Beginn: 20:00
Einlaß: 19:00
Jason Sharp has emerged as one of Canada’s most fascinating New Music composers in recent years. From his roots as a saxophonist in Montréal’s fertile jazz and improv scene, Sharp developed as a soloist with drone-based durational music, circular breathing, and an increasing exploration of the body and technology.
His impressive 2016 debut A Boat Upon Its Blood was a molten and musically diverse work of modern composition inspired by a Robert Creeley poem, distinguished by Sharp’s use of a heart monitor and amplified breath to trigger various rhythmic and textural electronic elements – alongside his own saxophone playing and contributions from guest players on violin and lap steel guitar.

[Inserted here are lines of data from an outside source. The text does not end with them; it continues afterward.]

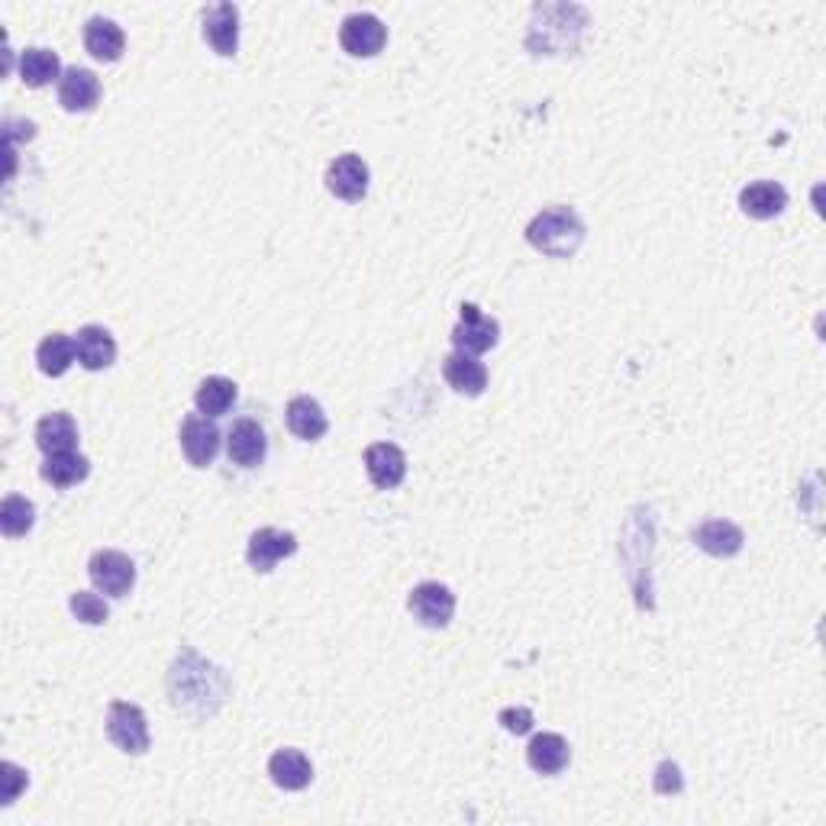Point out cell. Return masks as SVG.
I'll return each instance as SVG.
<instances>
[{"label":"cell","instance_id":"8992f818","mask_svg":"<svg viewBox=\"0 0 826 826\" xmlns=\"http://www.w3.org/2000/svg\"><path fill=\"white\" fill-rule=\"evenodd\" d=\"M407 604H410V614H414L423 627H430V630L445 627V624L452 620V614H455V594L439 582L417 584V587L410 591V601H407Z\"/></svg>","mask_w":826,"mask_h":826},{"label":"cell","instance_id":"7c38bea8","mask_svg":"<svg viewBox=\"0 0 826 826\" xmlns=\"http://www.w3.org/2000/svg\"><path fill=\"white\" fill-rule=\"evenodd\" d=\"M227 452L236 465L243 469H255L265 462L268 455V439H265V430L255 423V420H236L230 427V437H227Z\"/></svg>","mask_w":826,"mask_h":826},{"label":"cell","instance_id":"7402d4cb","mask_svg":"<svg viewBox=\"0 0 826 826\" xmlns=\"http://www.w3.org/2000/svg\"><path fill=\"white\" fill-rule=\"evenodd\" d=\"M288 430L304 442H313L330 430V420L313 397H294L288 404Z\"/></svg>","mask_w":826,"mask_h":826},{"label":"cell","instance_id":"83f0119b","mask_svg":"<svg viewBox=\"0 0 826 826\" xmlns=\"http://www.w3.org/2000/svg\"><path fill=\"white\" fill-rule=\"evenodd\" d=\"M68 607H71V614H75L81 624H88V627H100V624H107V620H110V607L103 604V597L91 594V591H78V594H71Z\"/></svg>","mask_w":826,"mask_h":826},{"label":"cell","instance_id":"3957f363","mask_svg":"<svg viewBox=\"0 0 826 826\" xmlns=\"http://www.w3.org/2000/svg\"><path fill=\"white\" fill-rule=\"evenodd\" d=\"M91 582L98 591L110 594V597H126L136 584V565L130 555L117 552V549H100L91 555L88 562Z\"/></svg>","mask_w":826,"mask_h":826},{"label":"cell","instance_id":"484cf974","mask_svg":"<svg viewBox=\"0 0 826 826\" xmlns=\"http://www.w3.org/2000/svg\"><path fill=\"white\" fill-rule=\"evenodd\" d=\"M233 400H236V385L230 378H220V375L203 378L195 394L197 410L207 417H223L233 407Z\"/></svg>","mask_w":826,"mask_h":826},{"label":"cell","instance_id":"ac0fdd59","mask_svg":"<svg viewBox=\"0 0 826 826\" xmlns=\"http://www.w3.org/2000/svg\"><path fill=\"white\" fill-rule=\"evenodd\" d=\"M739 207L752 220H772L788 207V191L778 181H756V185L742 188Z\"/></svg>","mask_w":826,"mask_h":826},{"label":"cell","instance_id":"d4e9b609","mask_svg":"<svg viewBox=\"0 0 826 826\" xmlns=\"http://www.w3.org/2000/svg\"><path fill=\"white\" fill-rule=\"evenodd\" d=\"M62 71V62L52 49H26L20 55V78L30 85V88H46L49 81L58 78Z\"/></svg>","mask_w":826,"mask_h":826},{"label":"cell","instance_id":"8fae6325","mask_svg":"<svg viewBox=\"0 0 826 826\" xmlns=\"http://www.w3.org/2000/svg\"><path fill=\"white\" fill-rule=\"evenodd\" d=\"M100 100V81L91 68H68L58 81V103L68 113L95 110Z\"/></svg>","mask_w":826,"mask_h":826},{"label":"cell","instance_id":"4316f807","mask_svg":"<svg viewBox=\"0 0 826 826\" xmlns=\"http://www.w3.org/2000/svg\"><path fill=\"white\" fill-rule=\"evenodd\" d=\"M33 524H36V507H33L26 497L10 494V497L0 504V530H3V536H10V539L26 536L33 530Z\"/></svg>","mask_w":826,"mask_h":826},{"label":"cell","instance_id":"9c48e42d","mask_svg":"<svg viewBox=\"0 0 826 826\" xmlns=\"http://www.w3.org/2000/svg\"><path fill=\"white\" fill-rule=\"evenodd\" d=\"M203 40L217 55L233 58L240 49V10L233 3H217L203 13Z\"/></svg>","mask_w":826,"mask_h":826},{"label":"cell","instance_id":"d6986e66","mask_svg":"<svg viewBox=\"0 0 826 826\" xmlns=\"http://www.w3.org/2000/svg\"><path fill=\"white\" fill-rule=\"evenodd\" d=\"M123 46H126V36L123 30L107 20V16H91L85 23V49L91 52L100 62H117L123 55Z\"/></svg>","mask_w":826,"mask_h":826},{"label":"cell","instance_id":"f1b7e54d","mask_svg":"<svg viewBox=\"0 0 826 826\" xmlns=\"http://www.w3.org/2000/svg\"><path fill=\"white\" fill-rule=\"evenodd\" d=\"M497 720H500V727L507 729V733L524 736V733L533 729V711H527V707H504Z\"/></svg>","mask_w":826,"mask_h":826},{"label":"cell","instance_id":"5b68a950","mask_svg":"<svg viewBox=\"0 0 826 826\" xmlns=\"http://www.w3.org/2000/svg\"><path fill=\"white\" fill-rule=\"evenodd\" d=\"M497 340H500V323L494 317H485L475 304H462V320L452 330L455 352L478 355V352H487L491 345H497Z\"/></svg>","mask_w":826,"mask_h":826},{"label":"cell","instance_id":"e0dca14e","mask_svg":"<svg viewBox=\"0 0 826 826\" xmlns=\"http://www.w3.org/2000/svg\"><path fill=\"white\" fill-rule=\"evenodd\" d=\"M268 775L285 791H304L313 778V766L300 749H278L268 759Z\"/></svg>","mask_w":826,"mask_h":826},{"label":"cell","instance_id":"5bb4252c","mask_svg":"<svg viewBox=\"0 0 826 826\" xmlns=\"http://www.w3.org/2000/svg\"><path fill=\"white\" fill-rule=\"evenodd\" d=\"M442 378L449 382V388L465 397H478L487 388V368L465 352H449L442 359Z\"/></svg>","mask_w":826,"mask_h":826},{"label":"cell","instance_id":"30bf717a","mask_svg":"<svg viewBox=\"0 0 826 826\" xmlns=\"http://www.w3.org/2000/svg\"><path fill=\"white\" fill-rule=\"evenodd\" d=\"M181 449H185V455H188L191 465L207 469L217 459V452H220V430H217V423L207 420V417H197V414L188 417L181 423Z\"/></svg>","mask_w":826,"mask_h":826},{"label":"cell","instance_id":"ba28073f","mask_svg":"<svg viewBox=\"0 0 826 826\" xmlns=\"http://www.w3.org/2000/svg\"><path fill=\"white\" fill-rule=\"evenodd\" d=\"M294 552H297V536L275 530V527H262L249 536L245 559L255 572H272L282 559H288Z\"/></svg>","mask_w":826,"mask_h":826},{"label":"cell","instance_id":"9a60e30c","mask_svg":"<svg viewBox=\"0 0 826 826\" xmlns=\"http://www.w3.org/2000/svg\"><path fill=\"white\" fill-rule=\"evenodd\" d=\"M569 759H572L569 742L559 733H539V736H533V742L527 746V762H530V769L539 772V775H559V772H565Z\"/></svg>","mask_w":826,"mask_h":826},{"label":"cell","instance_id":"2e32d148","mask_svg":"<svg viewBox=\"0 0 826 826\" xmlns=\"http://www.w3.org/2000/svg\"><path fill=\"white\" fill-rule=\"evenodd\" d=\"M75 352H78V362L88 368V372H100V368H110L113 359H117V342L113 337L103 330V327H85L78 330L75 337Z\"/></svg>","mask_w":826,"mask_h":826},{"label":"cell","instance_id":"44dd1931","mask_svg":"<svg viewBox=\"0 0 826 826\" xmlns=\"http://www.w3.org/2000/svg\"><path fill=\"white\" fill-rule=\"evenodd\" d=\"M694 542L707 552V555H717V559H729L742 549V530L729 520H707L694 530Z\"/></svg>","mask_w":826,"mask_h":826},{"label":"cell","instance_id":"f546056e","mask_svg":"<svg viewBox=\"0 0 826 826\" xmlns=\"http://www.w3.org/2000/svg\"><path fill=\"white\" fill-rule=\"evenodd\" d=\"M3 772H7V791H3V804H10V801L16 797V788H20V784L26 781V775H23L20 769H13L10 762L3 766Z\"/></svg>","mask_w":826,"mask_h":826},{"label":"cell","instance_id":"6da1fadb","mask_svg":"<svg viewBox=\"0 0 826 826\" xmlns=\"http://www.w3.org/2000/svg\"><path fill=\"white\" fill-rule=\"evenodd\" d=\"M584 220L572 207H546L527 227V240L549 258H572L584 243Z\"/></svg>","mask_w":826,"mask_h":826},{"label":"cell","instance_id":"52a82bcc","mask_svg":"<svg viewBox=\"0 0 826 826\" xmlns=\"http://www.w3.org/2000/svg\"><path fill=\"white\" fill-rule=\"evenodd\" d=\"M327 188H330V195H337L345 203H359L368 195V165L362 162V155L345 152L337 162H330Z\"/></svg>","mask_w":826,"mask_h":826},{"label":"cell","instance_id":"4fadbf2b","mask_svg":"<svg viewBox=\"0 0 826 826\" xmlns=\"http://www.w3.org/2000/svg\"><path fill=\"white\" fill-rule=\"evenodd\" d=\"M365 469H368L372 485L382 487V491H390V487H397L404 482L407 459H404V452L394 442H375V445L365 449Z\"/></svg>","mask_w":826,"mask_h":826},{"label":"cell","instance_id":"7a4b0ae2","mask_svg":"<svg viewBox=\"0 0 826 826\" xmlns=\"http://www.w3.org/2000/svg\"><path fill=\"white\" fill-rule=\"evenodd\" d=\"M107 736L110 742L126 752V756H143L148 749V724L146 714L136 704L113 701L107 711Z\"/></svg>","mask_w":826,"mask_h":826},{"label":"cell","instance_id":"ffe728a7","mask_svg":"<svg viewBox=\"0 0 826 826\" xmlns=\"http://www.w3.org/2000/svg\"><path fill=\"white\" fill-rule=\"evenodd\" d=\"M36 445L55 455V452H75L78 445V423L71 420V414H49L36 423Z\"/></svg>","mask_w":826,"mask_h":826},{"label":"cell","instance_id":"603a6c76","mask_svg":"<svg viewBox=\"0 0 826 826\" xmlns=\"http://www.w3.org/2000/svg\"><path fill=\"white\" fill-rule=\"evenodd\" d=\"M40 472H43V478H46L49 485L71 487L88 478L91 462H88L81 452H55V455H46V462H43Z\"/></svg>","mask_w":826,"mask_h":826},{"label":"cell","instance_id":"cb8c5ba5","mask_svg":"<svg viewBox=\"0 0 826 826\" xmlns=\"http://www.w3.org/2000/svg\"><path fill=\"white\" fill-rule=\"evenodd\" d=\"M75 355H78L75 352V340H68L65 333H52L36 349V362H40L43 375H49V378L65 375L71 368V362H75Z\"/></svg>","mask_w":826,"mask_h":826},{"label":"cell","instance_id":"277c9868","mask_svg":"<svg viewBox=\"0 0 826 826\" xmlns=\"http://www.w3.org/2000/svg\"><path fill=\"white\" fill-rule=\"evenodd\" d=\"M340 43L342 49L349 52V55H355V58H372V55H378V52L385 49L388 30H385V23L375 13H349L342 20Z\"/></svg>","mask_w":826,"mask_h":826}]
</instances>
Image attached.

Stand Above The Streams expands on this approach, with Sharp having further developed his custom Midi and synthesis apparatuses, and most notably collaborating on these compositions with Adam Basanta, whose renowned practice in sound art, sound installation and autonomous sound systems makes for impressively immersive, layered and complex new work.
All sound sources on Stand Above The Streams originate with Sharp (with the exception of violin from the album’s co-producer and mixing engineer Jesse Zubot on one song): bass and baritone saxophones, heartbeat, pulse, and breathing are played/processed in real time through Sharp’s own signal-bending synthesis rig and through Basanta’s bespoke ‚controlled feedback‘ amplification system. The album’s rhythms are generated wholly from Sharp’s similarly controlled breathing and heart rate. The results are utterly gripping, with melodic and micro-tonal elements flowing amidst waves of atmospheric pink and brown noise, low-end modulation and calibrated distortion.
Through four parts each running in the 10-minute range, Stand Above The Streams conjures an evocative, abstracted survey of organic nature, perhaps from on high, like a satellite scanning and processing data across diverse and slowly changing landscapes. The album also sits very comfortably alongside the recent resurgence in synth-based soundtrack music (John Carpenter, Tangerine Dream et al) – though as alien as it can sometimes sound, there is an unmistakable human element and underlying warmth that courses through the tensile strength of this music, electrifying it with the viscera of the body.